No decree or rescript from Marcus survives ordering a general persecution of Christians, but it is certain that he knew what was happening. Some of the victims were locally prominent Roman citizens, and in any case, Marcus would have received many queries about these proceedings as an ordinary part of his legal work. Furthermore, there was a flurry of sophisticated “apologies” for Christianity, some of them addressed to the emperor himself. Even some of the Christians seemed to believe that the emperor would relent if only someone told him the tenets of their religion and that they prayed for him daily. We know for a fact that at least one person did tell him: Athenogoras delivered his apology to Marcus in person at Athens in A.D. 176. It did no good. The persecution eased under Commodus partly because he had a Christian mistress and partly as an aspect of the general paralysis of government during those years.
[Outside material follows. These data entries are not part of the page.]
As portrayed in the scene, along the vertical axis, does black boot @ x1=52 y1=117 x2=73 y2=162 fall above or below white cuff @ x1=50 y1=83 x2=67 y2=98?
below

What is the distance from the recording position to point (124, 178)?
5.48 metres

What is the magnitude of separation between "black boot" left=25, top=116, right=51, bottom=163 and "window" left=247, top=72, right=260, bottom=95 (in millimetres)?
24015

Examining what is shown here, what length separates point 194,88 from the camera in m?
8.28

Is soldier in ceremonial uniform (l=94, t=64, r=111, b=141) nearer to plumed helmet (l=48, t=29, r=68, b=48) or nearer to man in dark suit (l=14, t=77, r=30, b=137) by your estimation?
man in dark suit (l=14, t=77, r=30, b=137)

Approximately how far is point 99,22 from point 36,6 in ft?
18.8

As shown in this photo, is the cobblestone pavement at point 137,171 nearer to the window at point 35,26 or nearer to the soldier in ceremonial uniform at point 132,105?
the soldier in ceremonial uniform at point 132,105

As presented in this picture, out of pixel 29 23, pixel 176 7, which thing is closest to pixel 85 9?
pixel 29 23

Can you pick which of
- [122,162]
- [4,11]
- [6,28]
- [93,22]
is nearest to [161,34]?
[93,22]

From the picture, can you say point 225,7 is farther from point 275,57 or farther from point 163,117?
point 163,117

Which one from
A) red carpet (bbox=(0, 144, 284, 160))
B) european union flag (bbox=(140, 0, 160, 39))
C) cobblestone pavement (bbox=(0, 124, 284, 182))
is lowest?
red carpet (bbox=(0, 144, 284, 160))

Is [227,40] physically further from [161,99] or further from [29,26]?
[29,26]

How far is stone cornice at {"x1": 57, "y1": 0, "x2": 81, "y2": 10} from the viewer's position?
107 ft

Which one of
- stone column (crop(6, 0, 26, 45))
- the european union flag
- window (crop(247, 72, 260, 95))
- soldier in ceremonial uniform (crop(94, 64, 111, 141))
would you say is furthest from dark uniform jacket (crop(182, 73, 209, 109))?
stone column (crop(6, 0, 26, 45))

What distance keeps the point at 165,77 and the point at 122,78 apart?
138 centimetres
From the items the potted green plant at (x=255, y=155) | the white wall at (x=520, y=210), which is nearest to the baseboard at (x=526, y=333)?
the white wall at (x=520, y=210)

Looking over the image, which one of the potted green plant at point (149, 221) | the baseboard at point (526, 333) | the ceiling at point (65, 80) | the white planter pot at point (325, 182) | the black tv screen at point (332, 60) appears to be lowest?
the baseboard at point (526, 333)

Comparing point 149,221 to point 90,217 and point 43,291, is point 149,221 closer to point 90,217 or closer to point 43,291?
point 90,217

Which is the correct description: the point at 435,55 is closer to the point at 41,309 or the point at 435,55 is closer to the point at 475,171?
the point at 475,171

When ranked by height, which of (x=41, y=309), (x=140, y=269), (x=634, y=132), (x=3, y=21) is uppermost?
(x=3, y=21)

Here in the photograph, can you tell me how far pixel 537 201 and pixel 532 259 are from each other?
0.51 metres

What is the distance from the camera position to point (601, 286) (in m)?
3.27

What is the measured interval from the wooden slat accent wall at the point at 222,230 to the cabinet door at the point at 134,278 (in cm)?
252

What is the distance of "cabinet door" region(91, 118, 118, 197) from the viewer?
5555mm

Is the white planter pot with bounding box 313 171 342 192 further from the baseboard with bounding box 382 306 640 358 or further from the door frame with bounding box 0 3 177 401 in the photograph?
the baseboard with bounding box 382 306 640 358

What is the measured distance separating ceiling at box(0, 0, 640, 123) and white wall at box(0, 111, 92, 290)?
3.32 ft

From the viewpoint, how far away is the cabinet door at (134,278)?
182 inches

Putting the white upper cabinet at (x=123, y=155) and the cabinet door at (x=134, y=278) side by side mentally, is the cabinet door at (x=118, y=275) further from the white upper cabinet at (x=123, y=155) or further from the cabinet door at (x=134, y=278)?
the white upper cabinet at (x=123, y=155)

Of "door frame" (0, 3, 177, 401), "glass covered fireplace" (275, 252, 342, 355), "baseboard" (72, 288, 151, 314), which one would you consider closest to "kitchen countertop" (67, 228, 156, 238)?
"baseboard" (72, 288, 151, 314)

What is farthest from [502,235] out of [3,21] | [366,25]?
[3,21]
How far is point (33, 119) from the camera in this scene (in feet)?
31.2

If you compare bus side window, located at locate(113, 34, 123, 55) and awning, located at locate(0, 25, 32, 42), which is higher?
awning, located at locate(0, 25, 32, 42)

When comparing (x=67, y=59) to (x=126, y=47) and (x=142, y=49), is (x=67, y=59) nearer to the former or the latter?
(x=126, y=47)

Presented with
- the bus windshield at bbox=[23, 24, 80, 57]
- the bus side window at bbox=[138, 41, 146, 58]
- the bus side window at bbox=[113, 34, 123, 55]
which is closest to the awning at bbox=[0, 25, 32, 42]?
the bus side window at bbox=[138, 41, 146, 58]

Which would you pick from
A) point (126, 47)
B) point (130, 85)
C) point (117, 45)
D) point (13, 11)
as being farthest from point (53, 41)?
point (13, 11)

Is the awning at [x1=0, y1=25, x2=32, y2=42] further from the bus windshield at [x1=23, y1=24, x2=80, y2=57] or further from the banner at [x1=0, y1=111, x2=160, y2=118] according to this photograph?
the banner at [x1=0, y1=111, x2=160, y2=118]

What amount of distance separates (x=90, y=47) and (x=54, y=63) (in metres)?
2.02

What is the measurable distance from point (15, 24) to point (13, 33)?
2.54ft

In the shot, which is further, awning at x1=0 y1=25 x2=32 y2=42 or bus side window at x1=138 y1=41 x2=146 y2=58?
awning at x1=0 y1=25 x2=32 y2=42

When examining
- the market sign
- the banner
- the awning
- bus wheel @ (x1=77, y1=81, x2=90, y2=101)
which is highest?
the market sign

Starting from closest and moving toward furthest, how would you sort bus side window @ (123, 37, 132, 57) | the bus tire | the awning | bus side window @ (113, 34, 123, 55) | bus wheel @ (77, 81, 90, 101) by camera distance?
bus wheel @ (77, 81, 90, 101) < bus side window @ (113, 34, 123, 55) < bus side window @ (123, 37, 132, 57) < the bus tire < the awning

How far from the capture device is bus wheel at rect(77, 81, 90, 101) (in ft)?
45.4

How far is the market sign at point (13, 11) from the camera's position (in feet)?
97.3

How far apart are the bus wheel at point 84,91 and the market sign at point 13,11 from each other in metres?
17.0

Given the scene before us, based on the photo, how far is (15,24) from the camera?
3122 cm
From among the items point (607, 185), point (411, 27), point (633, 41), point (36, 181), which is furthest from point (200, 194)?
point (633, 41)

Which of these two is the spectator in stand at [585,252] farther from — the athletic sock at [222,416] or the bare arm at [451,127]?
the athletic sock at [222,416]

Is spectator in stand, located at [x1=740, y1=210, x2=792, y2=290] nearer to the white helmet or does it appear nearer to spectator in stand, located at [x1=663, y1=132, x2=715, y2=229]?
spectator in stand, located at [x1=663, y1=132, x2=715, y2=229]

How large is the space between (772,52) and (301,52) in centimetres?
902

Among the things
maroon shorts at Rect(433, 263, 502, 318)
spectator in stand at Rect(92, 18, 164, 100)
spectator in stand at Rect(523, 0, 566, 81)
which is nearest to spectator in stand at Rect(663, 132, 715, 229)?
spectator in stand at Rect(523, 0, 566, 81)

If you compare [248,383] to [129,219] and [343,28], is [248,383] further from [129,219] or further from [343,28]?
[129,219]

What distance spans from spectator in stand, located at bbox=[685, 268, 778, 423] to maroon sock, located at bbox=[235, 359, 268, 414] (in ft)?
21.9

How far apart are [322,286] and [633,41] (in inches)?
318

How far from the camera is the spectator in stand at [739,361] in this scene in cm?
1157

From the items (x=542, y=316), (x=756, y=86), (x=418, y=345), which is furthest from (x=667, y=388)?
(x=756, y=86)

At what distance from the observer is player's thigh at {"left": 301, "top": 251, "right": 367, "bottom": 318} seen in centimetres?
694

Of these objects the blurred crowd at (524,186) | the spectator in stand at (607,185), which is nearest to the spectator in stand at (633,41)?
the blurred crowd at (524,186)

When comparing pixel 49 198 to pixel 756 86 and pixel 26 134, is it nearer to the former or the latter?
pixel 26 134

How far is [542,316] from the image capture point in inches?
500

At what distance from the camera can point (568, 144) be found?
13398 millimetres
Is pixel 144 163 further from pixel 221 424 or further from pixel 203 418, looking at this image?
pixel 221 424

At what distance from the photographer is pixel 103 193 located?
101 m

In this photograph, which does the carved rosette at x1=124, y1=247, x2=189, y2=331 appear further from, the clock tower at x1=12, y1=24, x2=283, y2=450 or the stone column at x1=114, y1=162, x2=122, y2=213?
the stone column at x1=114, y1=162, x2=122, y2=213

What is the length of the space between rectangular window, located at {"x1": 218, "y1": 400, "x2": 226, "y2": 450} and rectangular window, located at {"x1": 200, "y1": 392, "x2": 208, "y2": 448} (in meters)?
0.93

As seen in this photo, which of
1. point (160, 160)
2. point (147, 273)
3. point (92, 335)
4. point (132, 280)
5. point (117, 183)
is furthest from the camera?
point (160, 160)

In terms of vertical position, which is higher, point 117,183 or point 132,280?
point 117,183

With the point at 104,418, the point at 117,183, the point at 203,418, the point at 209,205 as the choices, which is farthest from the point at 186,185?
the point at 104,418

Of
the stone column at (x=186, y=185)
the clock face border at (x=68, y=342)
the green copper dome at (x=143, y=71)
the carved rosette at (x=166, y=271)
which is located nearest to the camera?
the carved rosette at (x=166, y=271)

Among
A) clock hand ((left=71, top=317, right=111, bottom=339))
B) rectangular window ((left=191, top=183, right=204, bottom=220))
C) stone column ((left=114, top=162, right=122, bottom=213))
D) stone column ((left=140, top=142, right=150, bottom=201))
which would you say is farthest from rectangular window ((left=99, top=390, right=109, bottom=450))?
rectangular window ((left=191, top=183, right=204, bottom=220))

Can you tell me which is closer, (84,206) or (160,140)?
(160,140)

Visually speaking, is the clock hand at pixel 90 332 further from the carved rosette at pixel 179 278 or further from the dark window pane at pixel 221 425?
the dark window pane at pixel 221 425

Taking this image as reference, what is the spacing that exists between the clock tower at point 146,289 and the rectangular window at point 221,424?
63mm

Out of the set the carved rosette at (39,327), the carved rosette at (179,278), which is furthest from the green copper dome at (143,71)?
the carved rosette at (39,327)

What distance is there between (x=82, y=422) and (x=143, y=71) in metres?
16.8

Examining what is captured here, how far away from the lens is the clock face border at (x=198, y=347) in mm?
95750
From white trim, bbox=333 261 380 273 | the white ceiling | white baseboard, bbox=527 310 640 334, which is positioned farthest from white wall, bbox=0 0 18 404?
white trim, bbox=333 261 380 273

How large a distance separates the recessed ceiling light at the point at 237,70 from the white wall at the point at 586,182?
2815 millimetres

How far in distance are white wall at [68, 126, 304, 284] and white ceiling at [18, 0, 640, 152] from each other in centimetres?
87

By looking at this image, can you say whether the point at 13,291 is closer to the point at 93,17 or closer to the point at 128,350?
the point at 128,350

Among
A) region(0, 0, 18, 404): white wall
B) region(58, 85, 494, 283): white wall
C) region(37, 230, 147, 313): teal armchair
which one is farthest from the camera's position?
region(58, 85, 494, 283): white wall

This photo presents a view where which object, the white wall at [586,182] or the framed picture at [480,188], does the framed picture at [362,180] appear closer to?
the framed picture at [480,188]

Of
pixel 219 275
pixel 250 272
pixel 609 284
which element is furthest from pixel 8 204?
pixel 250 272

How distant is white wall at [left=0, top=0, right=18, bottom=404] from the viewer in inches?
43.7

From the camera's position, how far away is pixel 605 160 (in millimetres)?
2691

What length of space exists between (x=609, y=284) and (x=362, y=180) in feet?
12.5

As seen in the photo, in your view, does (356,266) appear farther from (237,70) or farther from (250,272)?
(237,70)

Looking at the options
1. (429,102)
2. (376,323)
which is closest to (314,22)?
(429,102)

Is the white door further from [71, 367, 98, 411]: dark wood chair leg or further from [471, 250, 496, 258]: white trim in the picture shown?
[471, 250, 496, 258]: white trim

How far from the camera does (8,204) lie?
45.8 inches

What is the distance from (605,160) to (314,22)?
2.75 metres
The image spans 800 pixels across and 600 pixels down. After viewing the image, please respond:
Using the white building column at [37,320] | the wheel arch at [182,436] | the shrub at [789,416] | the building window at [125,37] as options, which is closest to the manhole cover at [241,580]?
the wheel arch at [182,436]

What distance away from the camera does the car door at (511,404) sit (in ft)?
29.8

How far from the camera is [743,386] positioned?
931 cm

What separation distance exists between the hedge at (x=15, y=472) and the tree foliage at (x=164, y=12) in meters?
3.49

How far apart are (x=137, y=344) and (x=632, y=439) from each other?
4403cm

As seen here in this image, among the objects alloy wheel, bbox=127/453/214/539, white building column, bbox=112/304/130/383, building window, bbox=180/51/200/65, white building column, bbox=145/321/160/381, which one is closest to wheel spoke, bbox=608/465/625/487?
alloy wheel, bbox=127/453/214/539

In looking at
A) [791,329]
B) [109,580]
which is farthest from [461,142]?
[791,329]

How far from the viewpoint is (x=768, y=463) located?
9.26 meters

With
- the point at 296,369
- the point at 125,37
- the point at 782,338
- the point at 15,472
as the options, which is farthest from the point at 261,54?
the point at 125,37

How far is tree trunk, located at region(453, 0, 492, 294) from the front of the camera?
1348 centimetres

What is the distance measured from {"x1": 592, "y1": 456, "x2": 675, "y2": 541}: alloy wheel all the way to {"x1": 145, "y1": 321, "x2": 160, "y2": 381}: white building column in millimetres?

The author argues, persuasively, that the persecution of Christianity was the correct thing to do in the context of Marcus's world view. There were second-century Romans who opposed metaphysical monotheism; Tacitus comes to mind. However, the empire was willing to tolerate the monotheism of the Jews, even though the Jews had launched two catastrophic revolts against the empire, since it was the monotheism of a self-limiting sect. The Church, in contrast, claimed to be a cosmopolis in just the way that Epictetus's empire was cosmopolis: an eternal community that rightfully laid claim to the final loyalty of all mankind. In the light of such claims, it was irrelevant that Christians prayed for the emperor. To promise to render to Caesar the things that are Caesar's is to imply that there are things that are not Caesar's. That is the sort of claim against the state that the Classical world, from first to last, was never able to accommodate.
Something more was at work in the second century than can be explained by political theory, however. Something new was trying to enter the world, and conscientious, careworn, and courageous Marcus Aurelius was moved to stop it. I recommend this book to all students of the period, but one of its effects has been to increase my appreciation for the treatment of its period in G.K. Chesterton's The Everlasting Man.